**ИЗВЛЕЧЁННЫЙ ТЕКСТ**
----------------

Это был тем абсурднее и двусмысленнее, что партийное руководство и его кадры на всех уровнях по большей части сами были интеллигентами, к тому же немалый процент их были евреями по происхождению. Противоречия, разрывы и бездны общественного процесса, который больше не подлежал осмыслению, во всяком случае – критическому, проявлялись таким образом в призрачном виде в форме взаимного обличения интеллигентами друг друга как «интеллигентских» критиканов и саботажников «социалистического строительства». Сталину потребовалось лишь соединить популярный антисемитский синдром и обличения в адрес ненадежного «еврейского» космополитизма со столь же популярными антиинтеллигентскими чувствами, чтобы отправить на убой беспомощную партийную интеллигенцию.
 
Чудовищный террор политики подстегиваемой индустриализации, пыточные методы обучения человеческого материала фордистской дисциплине абстрактного времени и антисемитски обоснованная волна преследований против интеллигенции соединились в кровавый общественный шедевр, вошедший в историю ХХ века как «чистка». Именно потому что чистки с их произволом, массовыми расстрелами, пытками и гротескными показательными процессами приходилось обосновывать в оруэлловских выражениях строя социалистического «счастья» и его смертельной борьбы против западного капитализма и его «агентов», они не могли происходить иначе, кроме как в истерических и параноидальных формах, вплоть до буквального помешательства обвинителей и обвиняемых. «Вычищению» подлежало внутреннее противоречие наступающего гигантскими социальными шагами «абстрактного труда» (и возможные теоретические возражения против него). Мобилизация антисемитско-антиинтеллигентского синдрома была для этого почти непременной. Свет на это проливает тюремный комментарий одного старого царского офицера:
 
«В конце концов, мечта нашего царя Николая все-таки сбылась, хотя сам он оказался слишком мягок для того, чтобы ее осуществить: тюрьмы забиты евреями и большевиками» (L. Rapoport. Op.cit. S.70).

----------------

Собранные данные подписей
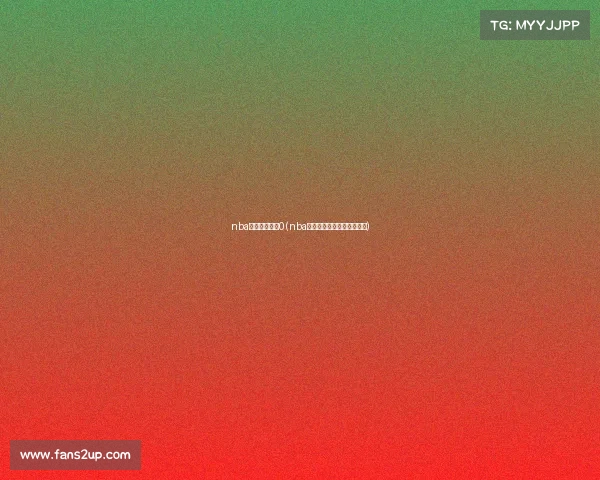 nba赛事直播平台0(nba赛事直播直播观看视频直播)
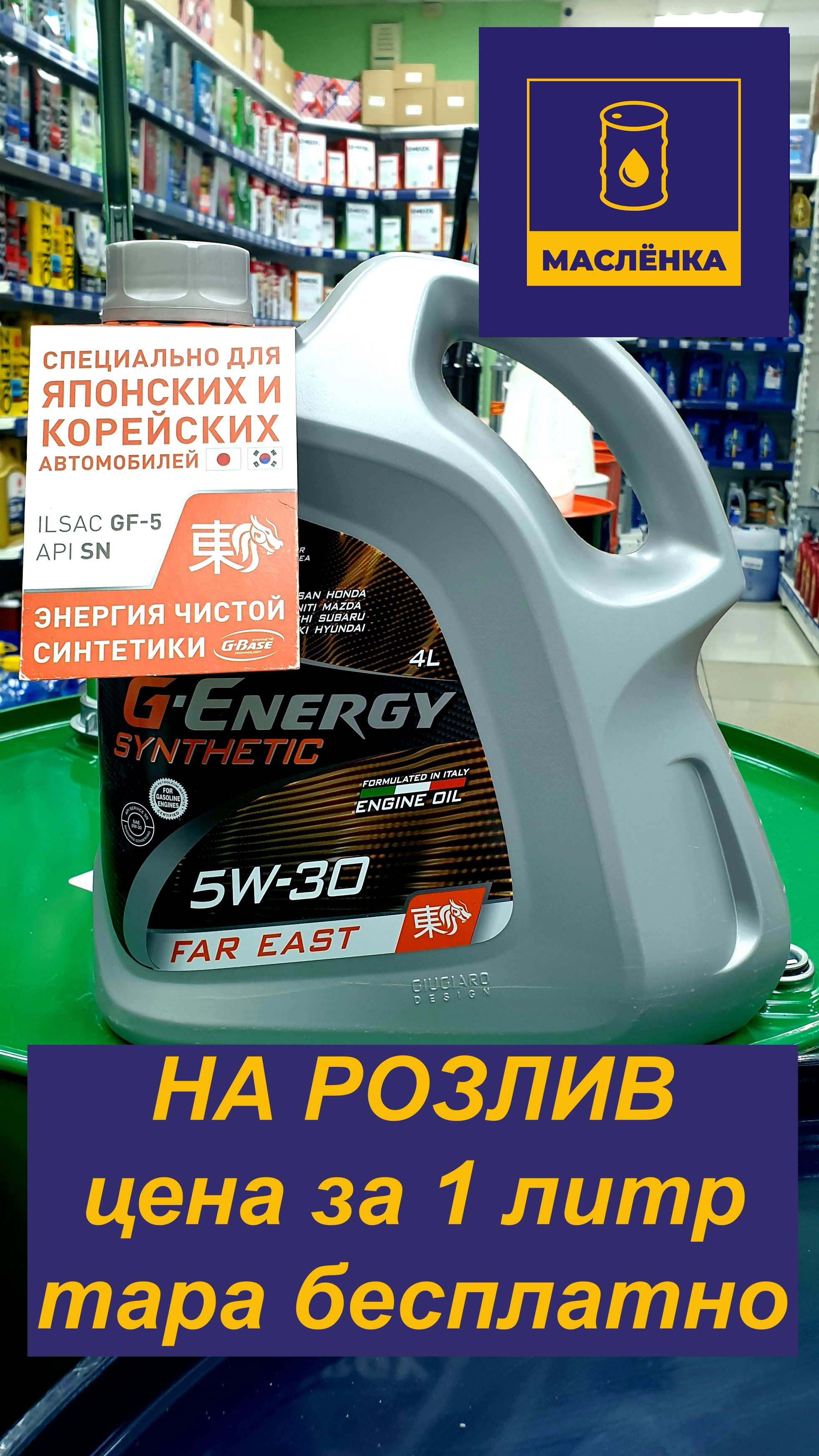 G-Energy Synthetic Far East 5W-30 Масло моторное НА РОЗЛИВ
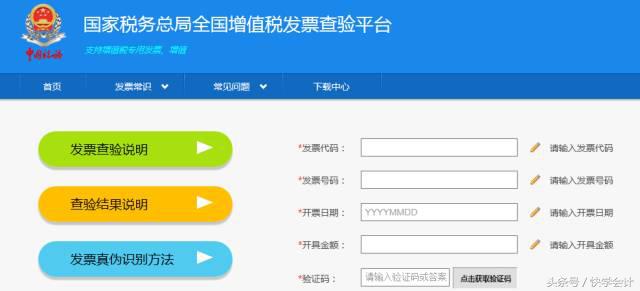 怎么辨别真假增值税发票,如何辨别发票真伪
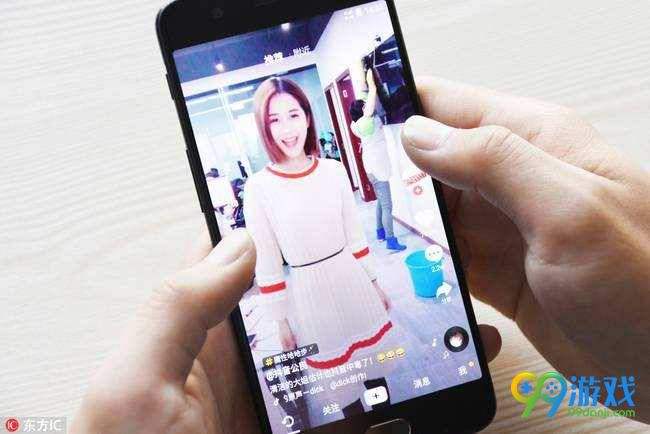 抖音国际版怎么看黄的苹果可以下载的,抖音国际版怎么看黄的-第1张图片-翡翠网 抖音国际版怎么看黄的苹果可以下载的,抖音国际版怎么看黄的-第1张图片-翡翠网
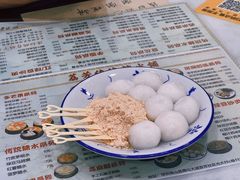 擂沙汤团-荔芳传统糖水铺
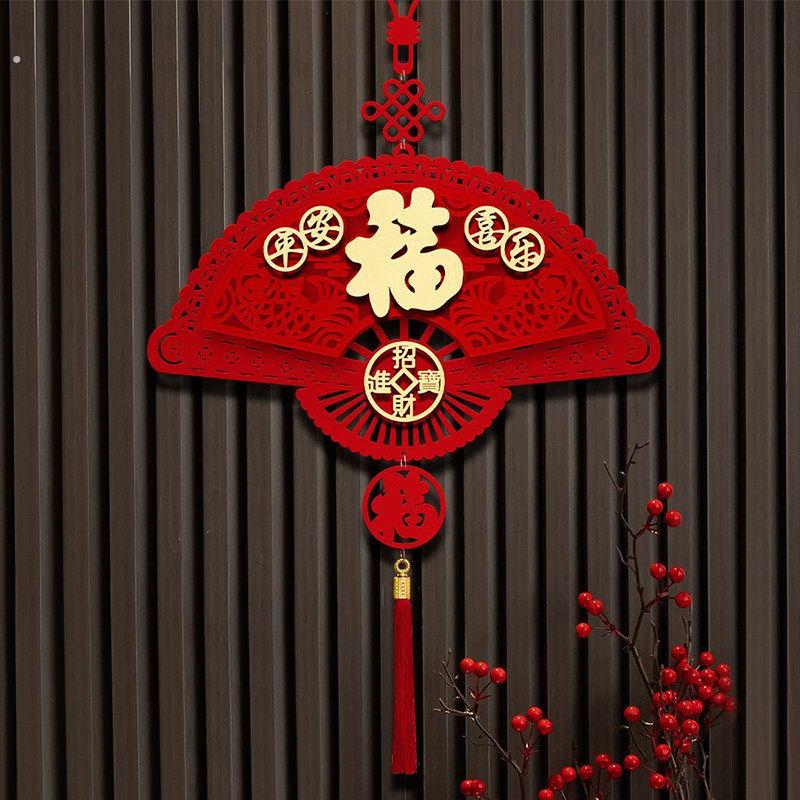 中国结入户门吉祥挂件客厅高档迁乔之喜电视墙装饰品玄关福字挂饰图片
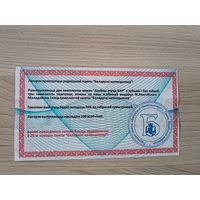 Лотерейный билет газеты"Белорусский коллекционер" 2000год.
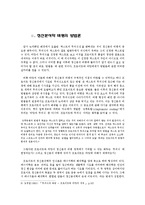 구조주의적 비평과 정신분석학적 비평으로 본 영화 `박하사탕`-20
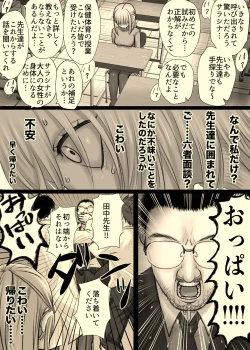 Page 3 of Rokushamendan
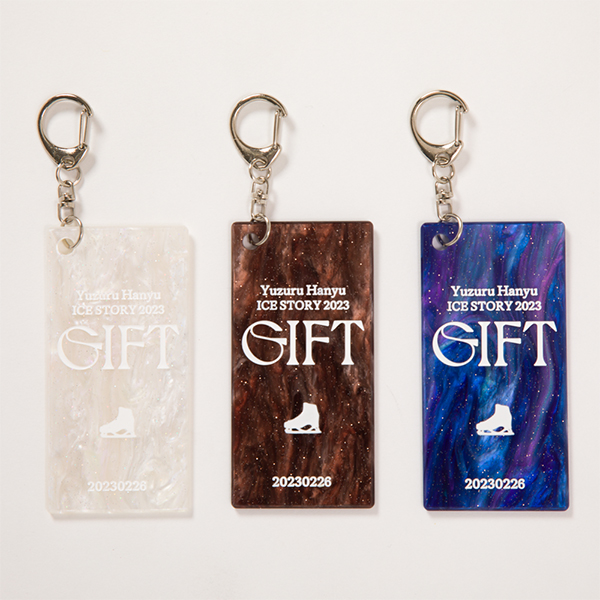 アクリルキーホルダー | Yuzuru Hanyu ICE STORY 2023 “GIFT” at Tokyo
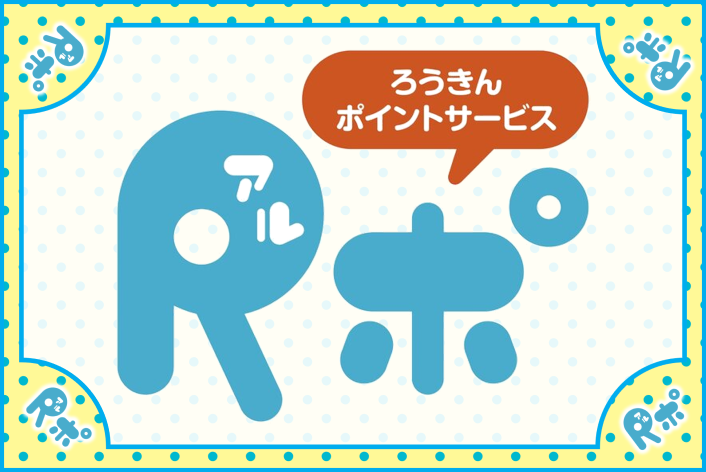 ろうきんポイントサービス「Rポ（アルポ）」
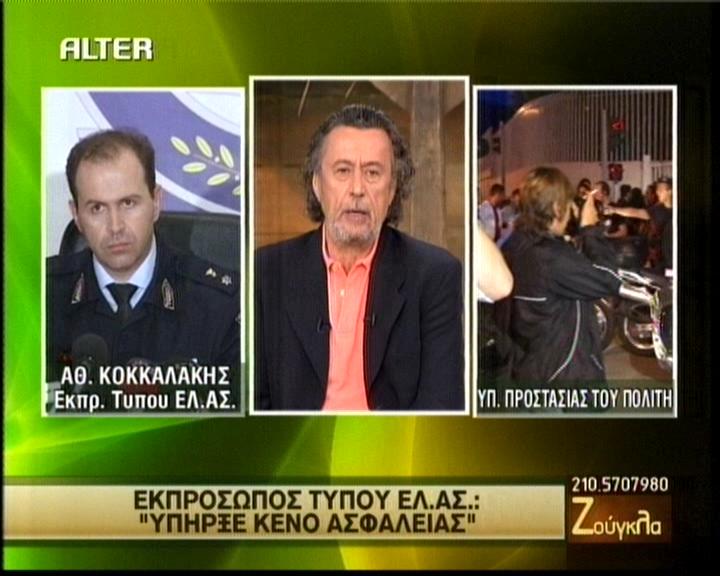 Να βρεθούν οι ένοχοι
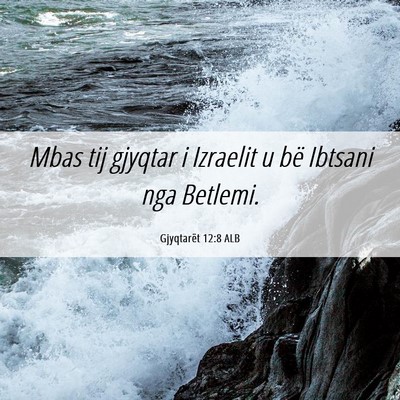 Picture 06 - Gjyqtarët 12:8 ALB - Mbas tij gjyqtar i Izraelit u bë Ibtsani nga - Bible Verse Picture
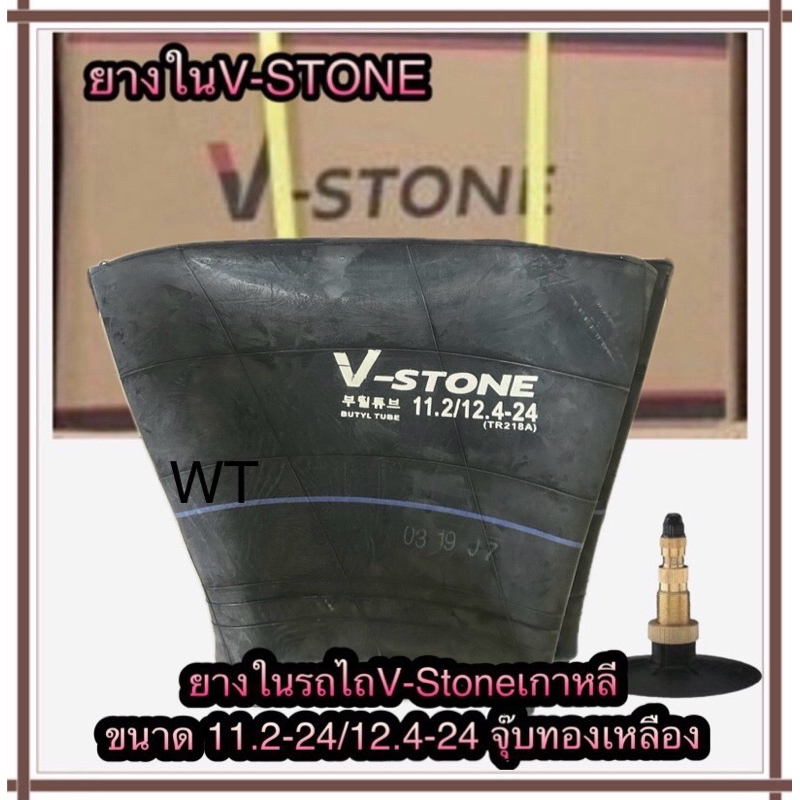 ยางในรถไถขนาด 11.2-24/12.4-24จุ๊บสั้นแบรนด์V-STONEยางในเกาหลี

----------------

**ЧТО СДЕЛАТЬ**
• 1. Под каким названием, согласно тексту о чистках, описанный в нём «кровавый общественный шедевр» вошёл в историю ХХ века?
• 2. Согласуются ли с текстом о чистках следующие утверждения? Для каждого ответьте «да» или «нет» и приведите дословно решающие слова текста.
(a) Партийное руководство и его кадры по большей части сами были интеллигентами.
(b) Мобилизация антисемитско-антиинтеллигентского синдрома была для чисток необязательной.
(c) Старый царский офицер считал царя Николая слишком жёстким.

**ОТВЕТЫ ПО ПОРЯДКУ**
• 1. Как «чистка».

• 2.
(a) Да: «партийное руководство и его кадры на всех уровнях по большей части сами были интеллигентами».
(b) Нет: «Мобилизация антисемитско-антиинтеллигентского синдрома была для этого почти непременной».
(c) Нет: «сам он оказался слишком мягок для того, чтобы ее осуществить».